---------- EXCERPTED TEXT

I see systemic racism in the way job applicants with Black-sounding names on their resumes are much less likely to get called in for an interview. This is why I support affirmative action. By the way, I doubt many White people even realize what's going on in their mind when they pass over applications with Black-sounding names. And if they are, I doubt they spend much time examining their assumptions.

I see systemic racism in the way that some neighborhoods were formed that (intentionally and unintentionally) have kept Black families from accumulating generational wealth. (The average White family has $170,000 in wealth. The average Black family has $17,000).

I see systemic racism in the way that Black people are far more likely to end up in the criminal punishment system because police make racist assumptions about who is likely to be a criminal and who is not, and because of the over-policing of Black neighborhoods.

Does this mean that Black people bear no responsibility for their fate in America? Of course not. Does this mean White people today want to keep Black people from achieving success? I'd guess there are very few of those kinds of people, though they certainly exist. But I think we owe people like Kendi a bit of gratitude for making people like me (middle-aged White guy) aware of the problems facing Black Americans in 2021. I think this awareness is the first step in creating a more just and equitable society.

--------------------
---------- RECORDED DATA

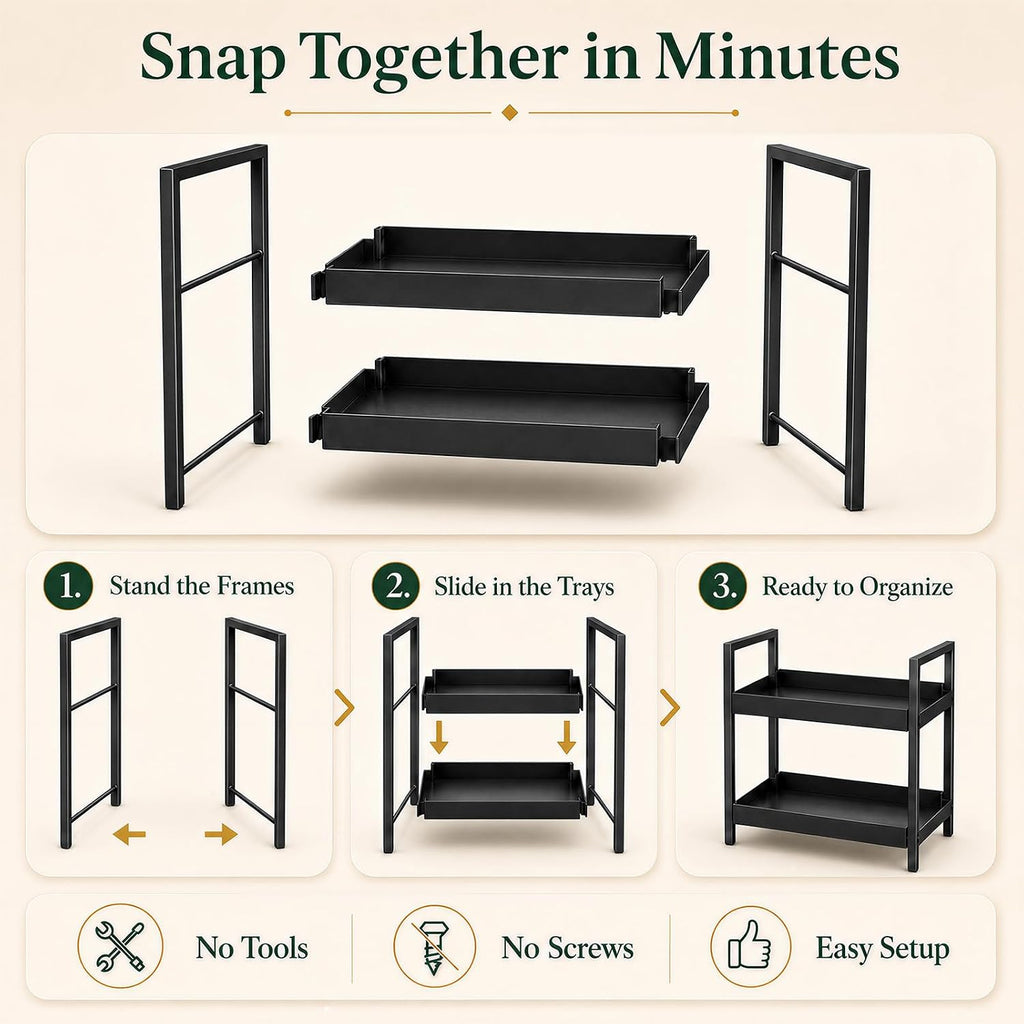 2 Tier Mens Bathroom Counter Shelf Organizer for Skincare Makeup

--------------------

EXERCISES TO COMPLETE =
a) In the excerpt on systemic racism, what is the average wealth of a White family?
b) Write a continuation of the excerpt on systemic racism, picking up right after its final sentence.

RESPONSES =
a) $170,000.

b)
I've been listening to some of Kendi's podcasts lately. I wouldn't be a bit surprised if he invites John McWhorter on his show for a polite discussion rather than a debate. I'd be eager to hear that discussion. I'm sure Kendi would be eager to explain all of the many ways in which his ideas have been challenged, fair and unfair.

Finally, I think McWhorter's charge that "He is irritated at real questions because he has had no experience with actual academic give and take." is wildly unfair. If he didn't get that in academia (which I doubt) he is certainly familiar with it today. He is one of the most harshly and openly criticized academics in public life today. I doubt there's a criticism of his work that he hasn't heard a hundred times.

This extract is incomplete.